Department of Mathematics, University of Idaho, Moscow, ID, United States of America.
School of Biological Sciences, Washington State University, Pullman, WA, United States of America.


Gene drives may be used in two ways to curtail vectored diseases. Both involve engineering the drive to spread in the vector population. One approach uses the drive to directly depress vector numbers, possibly to extinction. The other approach leaves intact the vector population but suppresses the disease agent during its interaction with the vector. This second application may use a drive engineered to carry a genetic cargo that blocks the disease agent. An advantage of the second application is that it is far less likely to select vector resistance to block the drive, but the disease agent may instead evolve resistance to the inhibitory cargo.
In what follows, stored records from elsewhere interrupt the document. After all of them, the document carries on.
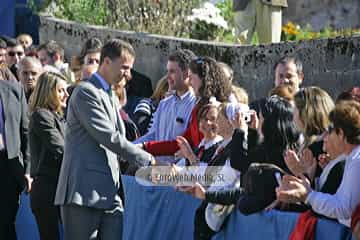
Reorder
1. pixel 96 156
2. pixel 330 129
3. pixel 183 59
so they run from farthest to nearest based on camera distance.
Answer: pixel 183 59 < pixel 96 156 < pixel 330 129

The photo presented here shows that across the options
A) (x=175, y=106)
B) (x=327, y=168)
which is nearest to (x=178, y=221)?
(x=175, y=106)

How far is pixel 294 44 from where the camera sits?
12039 mm

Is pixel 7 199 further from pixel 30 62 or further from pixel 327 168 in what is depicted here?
pixel 327 168

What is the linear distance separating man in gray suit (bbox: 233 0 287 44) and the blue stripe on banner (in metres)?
4.06

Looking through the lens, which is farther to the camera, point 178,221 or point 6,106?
point 6,106

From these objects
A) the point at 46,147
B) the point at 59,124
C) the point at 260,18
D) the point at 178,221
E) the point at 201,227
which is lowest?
the point at 178,221

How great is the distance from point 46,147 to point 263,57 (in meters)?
3.26

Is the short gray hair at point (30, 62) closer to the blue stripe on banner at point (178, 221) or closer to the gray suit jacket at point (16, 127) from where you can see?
the gray suit jacket at point (16, 127)

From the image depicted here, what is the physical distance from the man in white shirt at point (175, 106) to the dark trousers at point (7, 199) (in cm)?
124

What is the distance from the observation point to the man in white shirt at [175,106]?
1006 centimetres

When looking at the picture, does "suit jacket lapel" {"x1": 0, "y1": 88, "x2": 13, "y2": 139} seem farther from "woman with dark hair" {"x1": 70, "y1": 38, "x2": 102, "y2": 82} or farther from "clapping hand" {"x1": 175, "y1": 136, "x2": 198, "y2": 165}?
"clapping hand" {"x1": 175, "y1": 136, "x2": 198, "y2": 165}

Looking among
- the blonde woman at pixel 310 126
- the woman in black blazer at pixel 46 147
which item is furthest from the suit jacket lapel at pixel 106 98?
the woman in black blazer at pixel 46 147

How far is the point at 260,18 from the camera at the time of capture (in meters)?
13.3

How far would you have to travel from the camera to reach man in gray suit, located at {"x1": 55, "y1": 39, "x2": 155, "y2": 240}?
833 cm
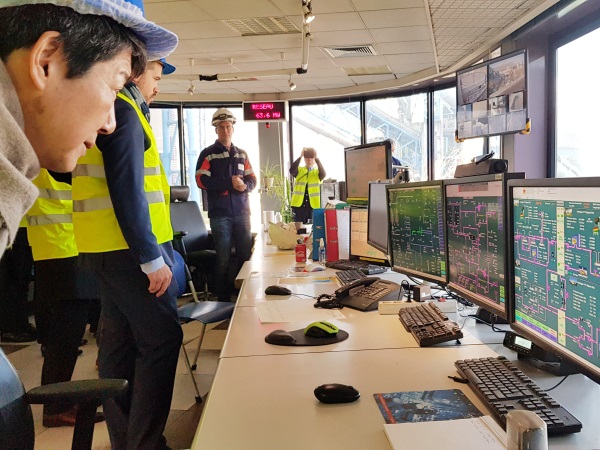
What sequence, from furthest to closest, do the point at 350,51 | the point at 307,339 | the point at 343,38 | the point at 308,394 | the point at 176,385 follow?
the point at 350,51 → the point at 343,38 → the point at 176,385 → the point at 307,339 → the point at 308,394

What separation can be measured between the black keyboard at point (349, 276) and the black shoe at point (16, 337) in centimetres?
294

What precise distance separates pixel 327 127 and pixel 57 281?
21.7 ft

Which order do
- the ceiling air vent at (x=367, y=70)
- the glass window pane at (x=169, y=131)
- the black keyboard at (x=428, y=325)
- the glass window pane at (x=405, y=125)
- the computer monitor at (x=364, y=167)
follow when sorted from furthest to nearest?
the glass window pane at (x=169, y=131), the glass window pane at (x=405, y=125), the ceiling air vent at (x=367, y=70), the computer monitor at (x=364, y=167), the black keyboard at (x=428, y=325)

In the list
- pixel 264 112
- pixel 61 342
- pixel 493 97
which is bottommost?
pixel 61 342

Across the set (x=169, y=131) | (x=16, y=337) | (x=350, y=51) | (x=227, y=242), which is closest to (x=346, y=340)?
(x=227, y=242)

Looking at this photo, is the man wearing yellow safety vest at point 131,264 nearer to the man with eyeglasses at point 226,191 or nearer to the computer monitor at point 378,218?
the computer monitor at point 378,218

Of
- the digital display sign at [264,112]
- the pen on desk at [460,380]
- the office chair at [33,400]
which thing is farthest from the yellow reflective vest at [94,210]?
the digital display sign at [264,112]

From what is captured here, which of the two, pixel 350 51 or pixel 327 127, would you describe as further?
pixel 327 127

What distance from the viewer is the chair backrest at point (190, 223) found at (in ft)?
17.1

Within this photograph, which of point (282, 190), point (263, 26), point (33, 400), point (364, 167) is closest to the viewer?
point (33, 400)

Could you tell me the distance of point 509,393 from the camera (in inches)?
41.1

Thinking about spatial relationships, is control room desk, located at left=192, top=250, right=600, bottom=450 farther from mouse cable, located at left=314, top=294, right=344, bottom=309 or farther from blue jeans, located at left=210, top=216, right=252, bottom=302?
blue jeans, located at left=210, top=216, right=252, bottom=302

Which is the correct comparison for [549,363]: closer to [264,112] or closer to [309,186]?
[309,186]

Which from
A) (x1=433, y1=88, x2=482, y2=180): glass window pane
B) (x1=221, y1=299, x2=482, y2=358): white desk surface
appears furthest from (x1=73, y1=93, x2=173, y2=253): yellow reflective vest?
(x1=433, y1=88, x2=482, y2=180): glass window pane
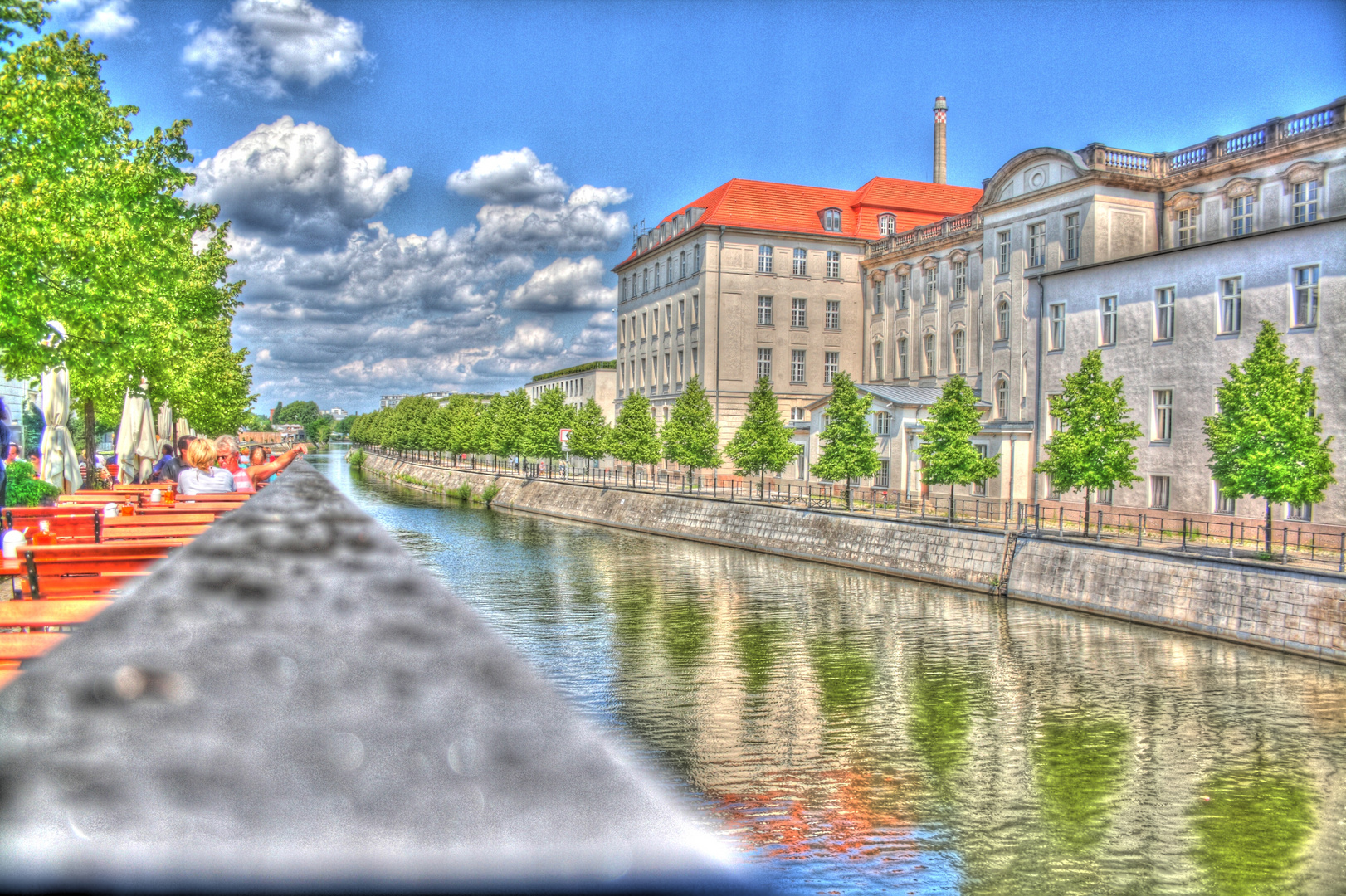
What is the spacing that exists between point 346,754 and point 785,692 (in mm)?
18411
However, some gene drives are expected to spread so fast and attain such high coverage in the vector population that, if the disease agent can evolve resistance only gradually, disease eradication may be feasible. Here we use simple models to show that spatial structure in the vector population can greatly facilitate persistence and evolution of resistance by the disease agent. We suggest simple approaches to avoid some types of spatial structure, but others may be intrinsic to the populations being challenged and difficult to overcome.


Ecology; Eradication; Evolution; Genetic engineering; Intervention; Mathematical model; Selfish genes

Conflict of interest statement

The authors declare there are no competing interests.